The removal of coating using a thermodenuder resulted in differences in average MAC, reducing the average MAC of the fresh particles from 9.3 ± 1.8 m2/g to 7.7 ± 2.2 m2/g and that for the semi-aged particles from 9.9 ± 2.0 m2/g to 6.9 ± 2.2 m2/g. There was no such statistically significant change among aged samples, an observation that can be attributed to the larger, heavily coated BC containing particles associated with this age category. Measurements confirmed that these aged particles did lose coating as a result of the heating process, but the coating loss was not sufficient to produce a detectable change in MAC. For these larger particles, the initial coating thickness was so great that it had surpassed the point where MAC was strongly dependent on coating thickness. These observations and explanations were shown to be largely consistent with the theoretical model put forward by CitationBond et al. (2006b).

The close agreement between the results and theoretical predictions demonstrated that the methods used are well suited for further experimental exploration of absorption amplification by particle coating.

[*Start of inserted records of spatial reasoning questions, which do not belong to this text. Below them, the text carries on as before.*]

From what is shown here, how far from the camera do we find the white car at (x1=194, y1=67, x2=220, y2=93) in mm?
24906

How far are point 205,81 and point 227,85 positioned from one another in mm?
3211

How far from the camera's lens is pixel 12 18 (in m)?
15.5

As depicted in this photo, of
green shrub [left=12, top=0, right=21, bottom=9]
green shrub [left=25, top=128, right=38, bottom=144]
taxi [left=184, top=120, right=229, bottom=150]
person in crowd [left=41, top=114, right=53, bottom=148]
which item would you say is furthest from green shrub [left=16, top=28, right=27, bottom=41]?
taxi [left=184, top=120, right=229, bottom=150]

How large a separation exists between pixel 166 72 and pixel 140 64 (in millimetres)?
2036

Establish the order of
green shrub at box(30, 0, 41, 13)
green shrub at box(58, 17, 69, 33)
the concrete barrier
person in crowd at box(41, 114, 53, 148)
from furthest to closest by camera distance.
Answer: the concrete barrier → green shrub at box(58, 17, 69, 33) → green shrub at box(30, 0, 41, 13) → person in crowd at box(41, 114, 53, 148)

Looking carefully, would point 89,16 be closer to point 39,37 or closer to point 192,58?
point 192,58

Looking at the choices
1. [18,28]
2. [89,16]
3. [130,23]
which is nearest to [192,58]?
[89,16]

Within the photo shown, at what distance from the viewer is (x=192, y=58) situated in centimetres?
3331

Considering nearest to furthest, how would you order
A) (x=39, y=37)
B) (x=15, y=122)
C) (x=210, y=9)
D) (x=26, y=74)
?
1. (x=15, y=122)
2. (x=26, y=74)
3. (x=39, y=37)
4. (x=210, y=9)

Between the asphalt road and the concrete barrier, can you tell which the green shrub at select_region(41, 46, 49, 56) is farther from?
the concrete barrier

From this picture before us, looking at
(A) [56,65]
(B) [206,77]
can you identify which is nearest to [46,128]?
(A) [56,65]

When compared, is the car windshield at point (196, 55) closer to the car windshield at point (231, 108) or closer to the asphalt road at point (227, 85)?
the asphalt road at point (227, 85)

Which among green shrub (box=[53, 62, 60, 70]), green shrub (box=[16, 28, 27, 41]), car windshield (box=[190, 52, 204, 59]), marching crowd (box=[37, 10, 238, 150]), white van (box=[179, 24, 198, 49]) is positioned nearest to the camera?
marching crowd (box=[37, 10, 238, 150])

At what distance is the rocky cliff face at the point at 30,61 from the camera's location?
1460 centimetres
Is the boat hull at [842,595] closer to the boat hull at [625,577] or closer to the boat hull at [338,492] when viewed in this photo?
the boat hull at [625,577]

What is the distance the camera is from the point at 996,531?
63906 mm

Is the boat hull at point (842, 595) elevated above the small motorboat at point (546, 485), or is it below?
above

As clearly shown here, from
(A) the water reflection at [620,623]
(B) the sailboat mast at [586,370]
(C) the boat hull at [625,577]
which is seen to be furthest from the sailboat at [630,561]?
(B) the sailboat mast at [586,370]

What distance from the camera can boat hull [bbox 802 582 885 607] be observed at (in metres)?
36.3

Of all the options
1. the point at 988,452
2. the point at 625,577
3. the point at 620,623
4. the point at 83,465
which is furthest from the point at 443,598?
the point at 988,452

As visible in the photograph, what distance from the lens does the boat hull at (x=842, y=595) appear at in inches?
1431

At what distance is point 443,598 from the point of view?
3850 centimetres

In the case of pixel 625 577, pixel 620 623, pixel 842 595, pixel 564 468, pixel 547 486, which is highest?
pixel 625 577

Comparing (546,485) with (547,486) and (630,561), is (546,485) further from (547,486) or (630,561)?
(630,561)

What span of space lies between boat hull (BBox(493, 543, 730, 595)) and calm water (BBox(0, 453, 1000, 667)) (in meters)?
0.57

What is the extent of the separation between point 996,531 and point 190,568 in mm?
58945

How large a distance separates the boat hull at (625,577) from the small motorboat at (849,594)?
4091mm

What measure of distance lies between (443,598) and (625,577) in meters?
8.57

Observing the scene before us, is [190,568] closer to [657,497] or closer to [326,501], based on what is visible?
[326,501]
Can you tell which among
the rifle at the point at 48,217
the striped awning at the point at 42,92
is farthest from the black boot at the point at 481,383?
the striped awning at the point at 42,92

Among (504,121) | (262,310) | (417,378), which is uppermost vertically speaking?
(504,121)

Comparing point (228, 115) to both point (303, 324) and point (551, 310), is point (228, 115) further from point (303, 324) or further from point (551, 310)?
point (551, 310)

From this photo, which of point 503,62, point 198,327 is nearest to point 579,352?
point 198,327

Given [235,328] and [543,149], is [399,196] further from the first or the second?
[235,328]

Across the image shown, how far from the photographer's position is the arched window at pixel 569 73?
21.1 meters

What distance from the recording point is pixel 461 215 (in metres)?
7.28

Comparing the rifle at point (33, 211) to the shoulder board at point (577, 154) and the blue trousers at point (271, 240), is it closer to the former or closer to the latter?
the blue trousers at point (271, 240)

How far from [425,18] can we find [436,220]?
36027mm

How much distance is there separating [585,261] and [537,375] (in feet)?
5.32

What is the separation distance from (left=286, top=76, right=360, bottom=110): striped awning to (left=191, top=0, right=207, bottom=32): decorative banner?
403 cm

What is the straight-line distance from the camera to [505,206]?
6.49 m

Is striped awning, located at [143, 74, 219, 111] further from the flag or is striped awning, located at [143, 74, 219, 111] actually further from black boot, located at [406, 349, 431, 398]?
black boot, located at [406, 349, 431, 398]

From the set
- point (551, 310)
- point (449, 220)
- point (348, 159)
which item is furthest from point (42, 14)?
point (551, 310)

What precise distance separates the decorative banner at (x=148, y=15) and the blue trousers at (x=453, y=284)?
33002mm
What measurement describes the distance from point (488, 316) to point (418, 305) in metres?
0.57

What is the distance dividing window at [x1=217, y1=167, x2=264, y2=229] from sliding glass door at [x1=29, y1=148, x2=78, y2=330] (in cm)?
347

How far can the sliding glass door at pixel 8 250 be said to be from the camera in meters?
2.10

The low OC/EC concentrations during the study period were likely major factors in the observation of changes in MAC. Were there more coating material available, all of the BC cores in the samples, not just those in the fresh and semi-aged categories, may have been coated so heavily that they would have been in the regions where absorption amplification becomes largely independent of coating thickness. If this is the case, then in most urban situations, absorption amplification can be assumed nearly always be the maximum for the calibration of instruments.

Acknowledgments

Operational funding for this study was provided by Environment Canada and the Canadian Foundation for Climate and Atmospheric Sciences. Canada Foundation for Innovation, Ontario Innovation Trust and the Ministry of Economic Development and Trade and Environment Canada provided the funding for the instrumentation, as part of the support to create the Southern Ontario Centre for Atmospheric Aerosol Research (SOCAAR).

Notes

1 Terms such as “core” and “coating” may carry connotations of concentricity, implying that BC is spherical and at the center of a larger spherical particle. However, it is not the case that BC cores are spherical, nor is it true that their coatings are always spherical. It is also rare for the BC core to be exactly at the centre of a particle. The terms are merely used for convenience and should not be taken to imply concentricity.

2. Throughout this work, “average” refers to the mean of a set of values. Error terms are standard deviations of those values.

3. Despite its slightly different connotations (explained by CitationBond 2006a), “Elemental Carbon” is often used synonymously with BC, and, for the purposes of this study, EC and BC are similar enough to be treated as the same substance.